Marinho e os líderes sindicais brasileiros foram aos EUA para acompanhar Lula na Assembleia Geral da ONU e no lançamento da fraudulenta “Parceria para os Direitos dos Trabalhadores” com o governo Biden e autoridades sindicais americanas. Ao contrário das alegações oficiais de que tal iniciativa é um “compromisso mútuo com os direitos dos trabalhadores e a promoção do emprego decente”, ela representa um novo estágio na integração dos sindicatos ao Estado capitalista, ao mesmo tempo em que serve para encobrir o longo histórico de ataques contra os trabalhadores dos governos Lula e Biden.
Os trabalhadores americanos do setor automobilístico devem tratar tanto a “Parceria pelos Direitos dos Trabalhadores” quanto a “solidariedade” dos sindicatos brasileiros e do ministro do trabalho de Lula com desconfiança.
Sob a presidência de Marinho no SMABC, no final da década de 1990, o sindicato começou a promover abertamente a concepção de um interesse comum entre trabalhadores e empresas no combate ao neoliberalismo, forçando contratos de concessões para tornar as fábricas mais “competitivas” e assegurar uma suposta garantia de emprego.

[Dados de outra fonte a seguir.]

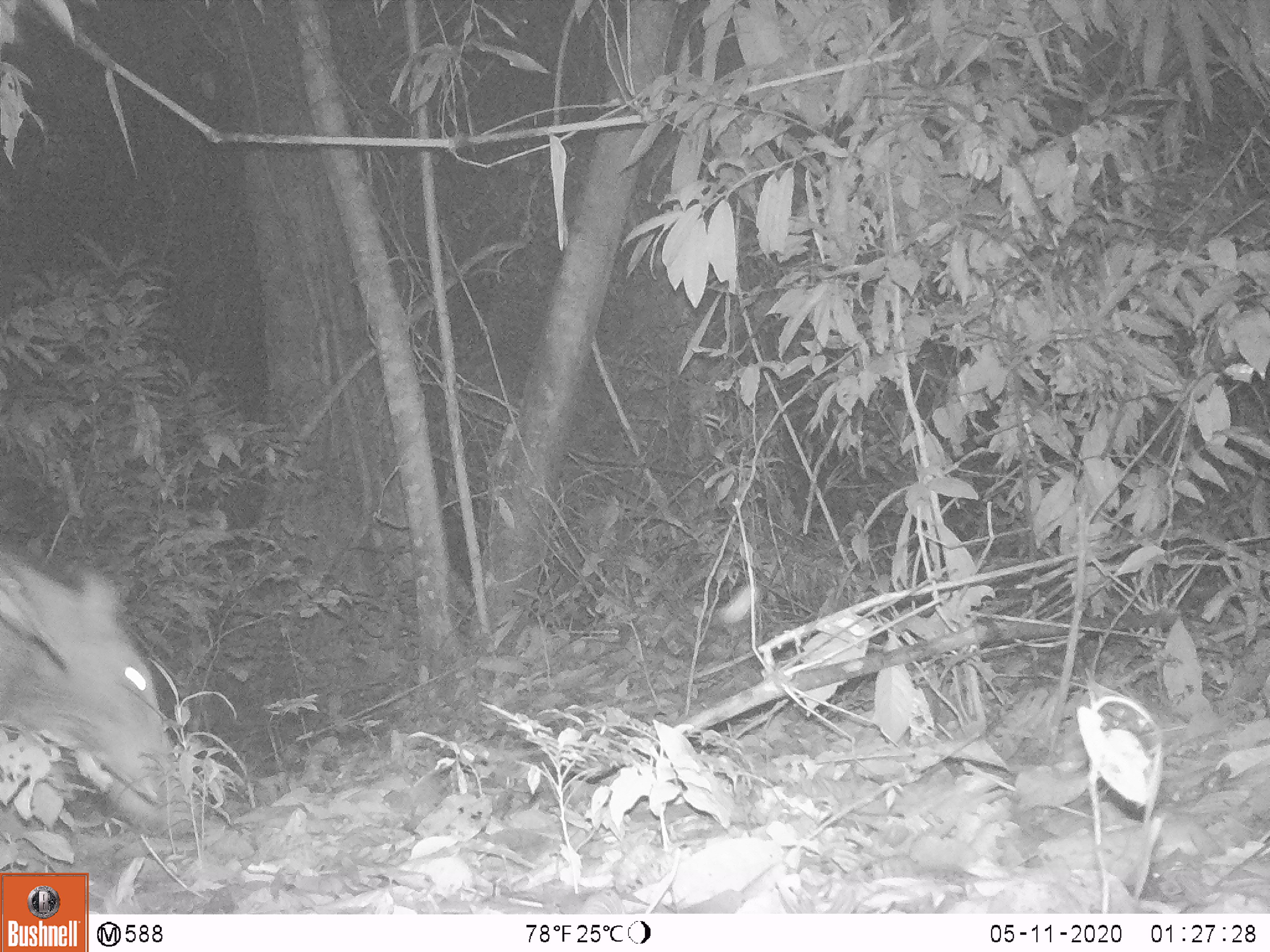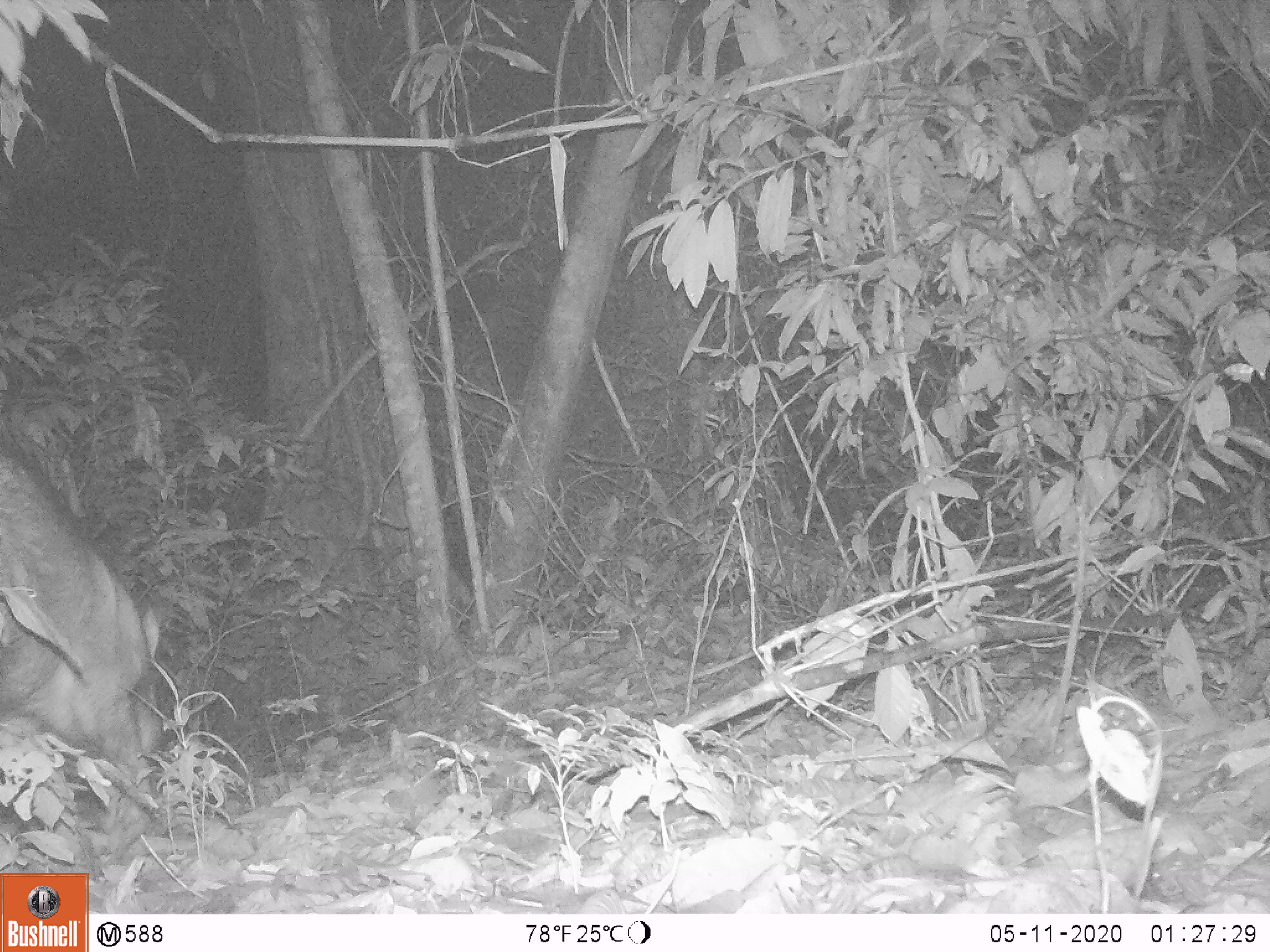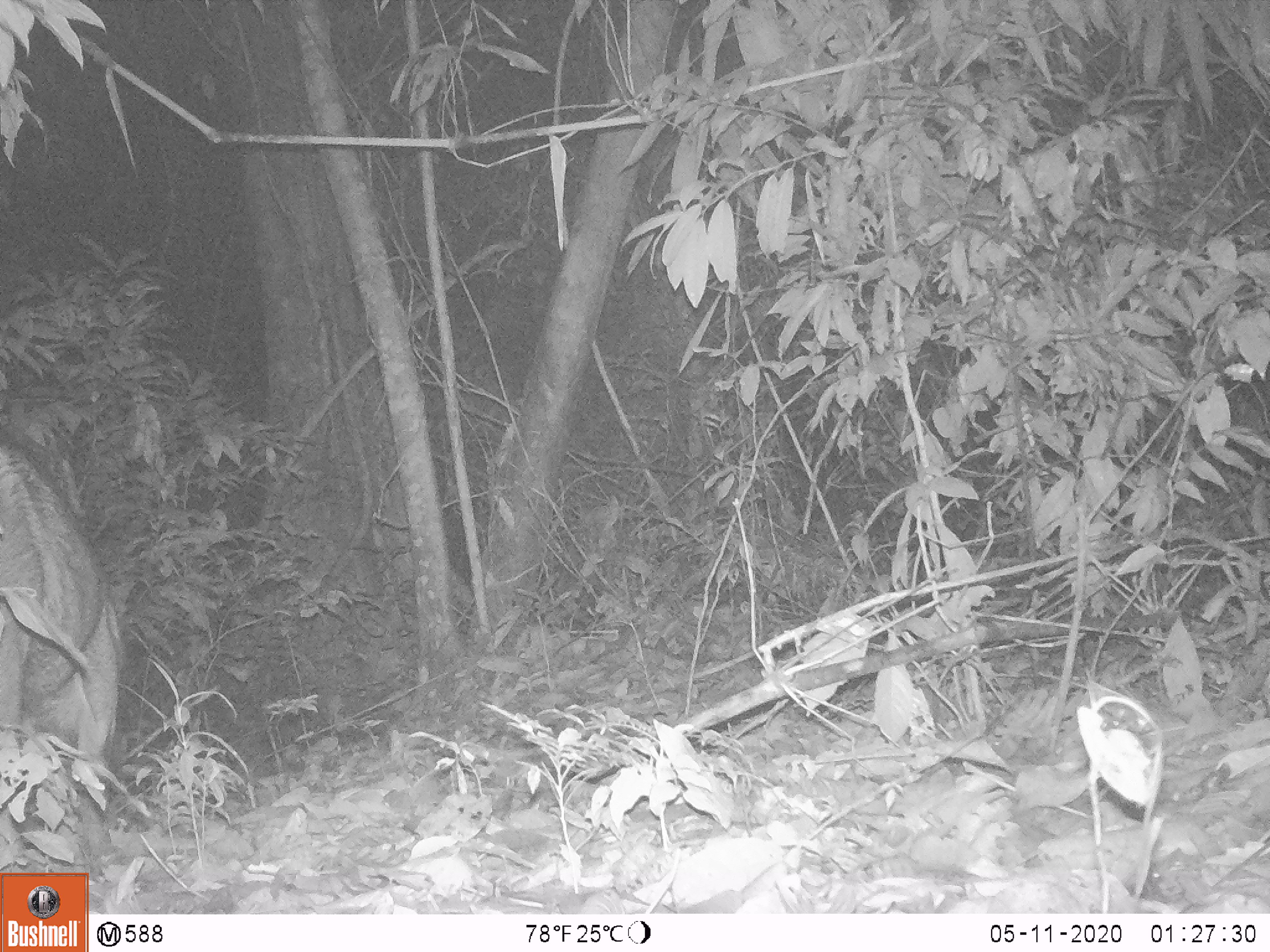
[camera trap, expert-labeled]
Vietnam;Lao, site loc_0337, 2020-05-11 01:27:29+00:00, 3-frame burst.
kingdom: Animalia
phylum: Chordata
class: Mammalia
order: Artiodactyla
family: Suidae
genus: Sus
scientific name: Sus scrofa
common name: eurasian wild pig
Eurasian wild pig (Sus scrofa). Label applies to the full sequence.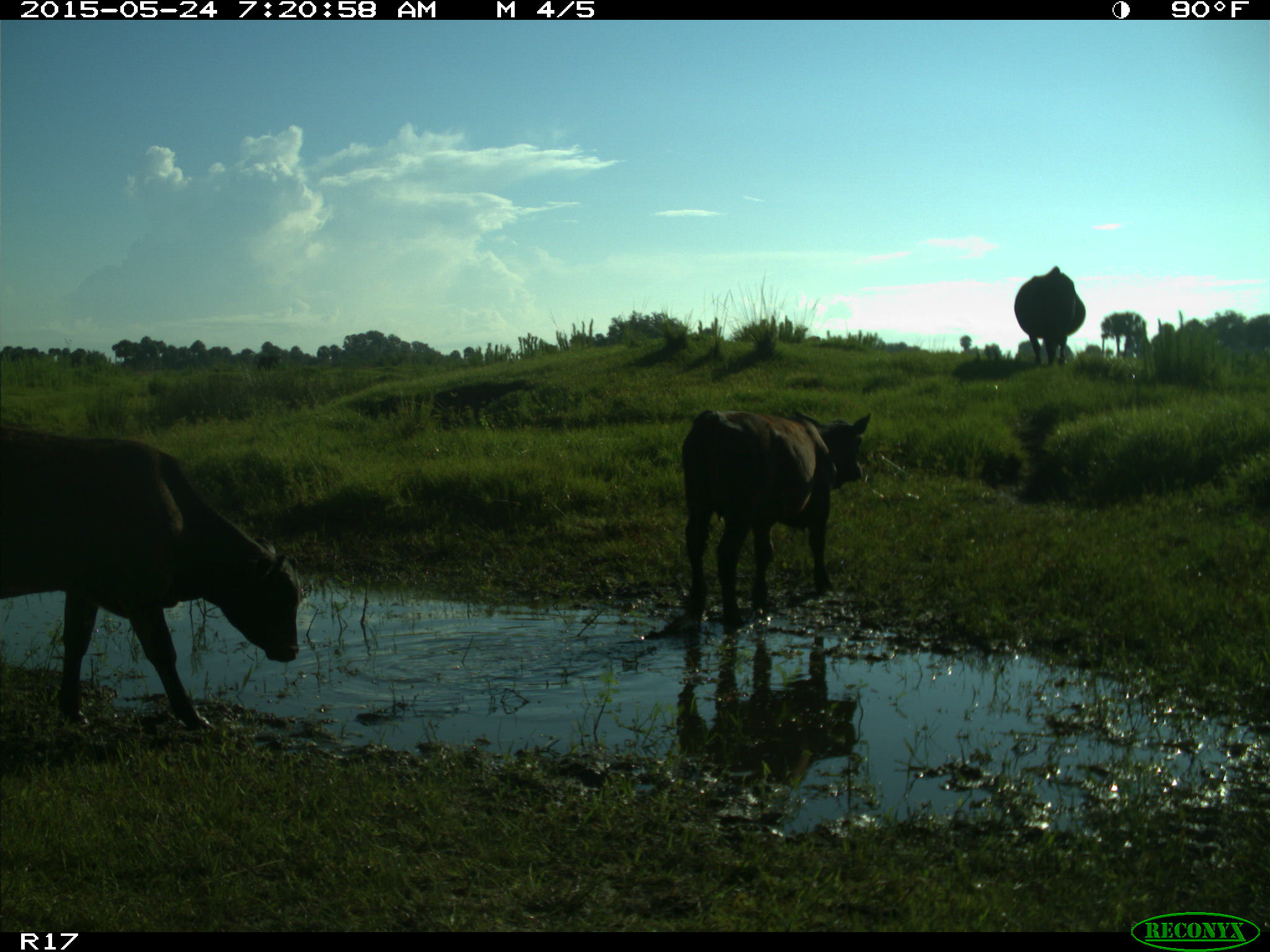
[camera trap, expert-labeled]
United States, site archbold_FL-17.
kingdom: Animalia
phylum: Chordata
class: Mammalia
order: Artiodactyla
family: Bovidae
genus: Bos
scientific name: Bos taurus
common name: domestic cow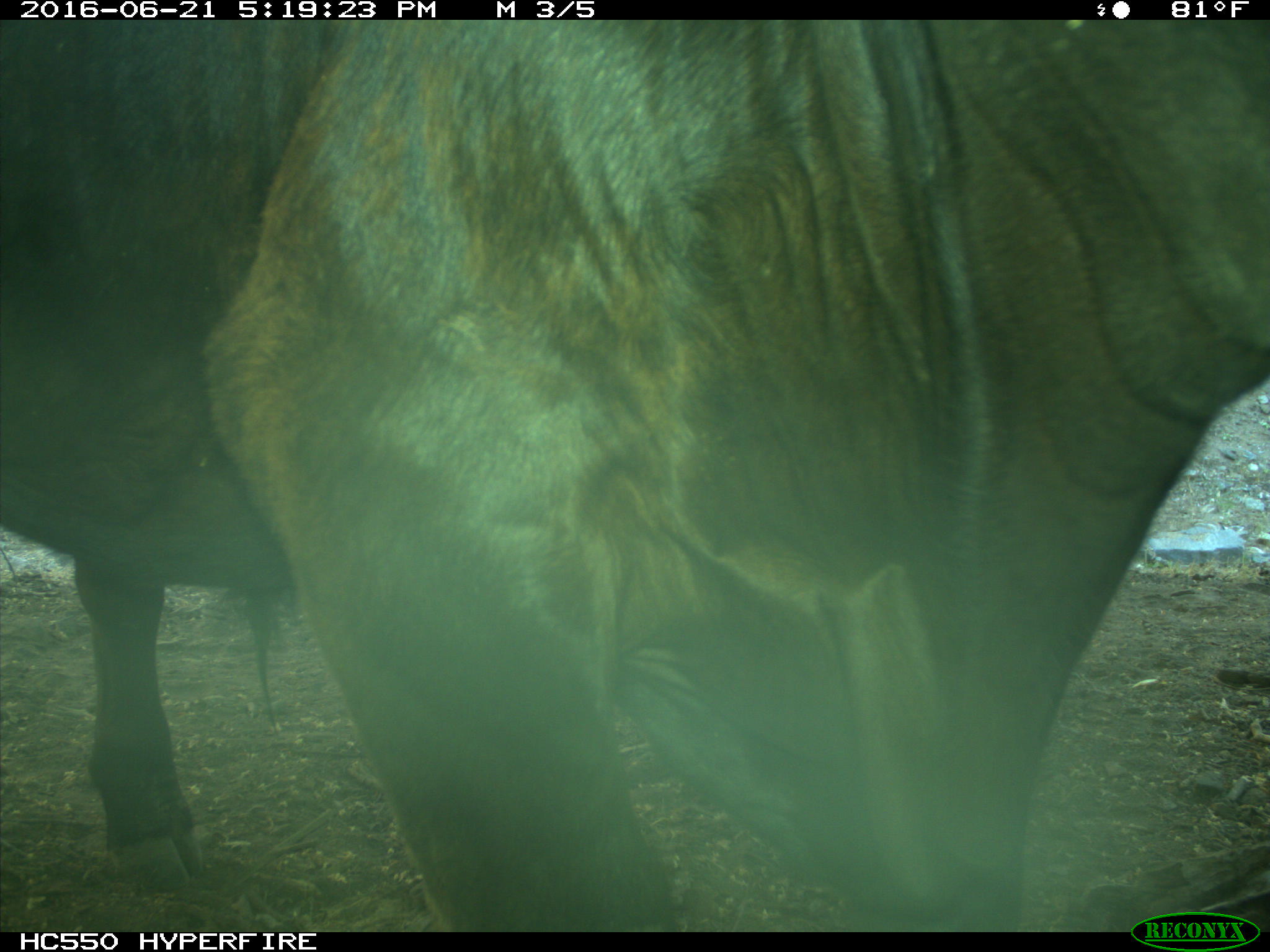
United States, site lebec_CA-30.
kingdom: Animalia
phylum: Chordata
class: Mammalia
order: Artiodactyla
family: Bovidae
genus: Bos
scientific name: Bos taurus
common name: domestic cow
Bos taurus (domestic cow).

Os resultados dessa política têm sido desastrosos para os trabalhadores, principalmente na região do ABC. Símbolos da industrialização brasileira do pós-guerra, a Ford e a Toyota fecharam suas fábricas na região do ABC nos últimos dois anos. De 1989 a 2017, a região do ABC perdeu quase metade da sua força de trabalho industrial, passando de 363 mil para 182 mil.
Assim como nos EUA, as empresas automotivas estão entrando na ofensiva contra os trabalhadores no Brasil, dessa vez utilizando a transição para veículos elétricos para afirmar a necessidade de uma “reestruturação”. A virada da indústria automotiva aos veículos elétricos promete uma enorme destruição de empregos.
No mês passado, em uma entrevista à revista Autodata, o presidente da Mercedes-Benz (Daimler) no Brasil, Achim Puchert, afirmou: “Nossa intenção é terceirizar tudo localmente, na mesma região, com fornecedores locais de componentes que terão desempenho melhor”. No ano passado, a empresa anunciou um plano de cortes incluindo 3,6 mil demissões, que começaram imediatamente em setembro do ano passado e foram a causa imediata para a greve na fábrica de São Bernardo do Campo.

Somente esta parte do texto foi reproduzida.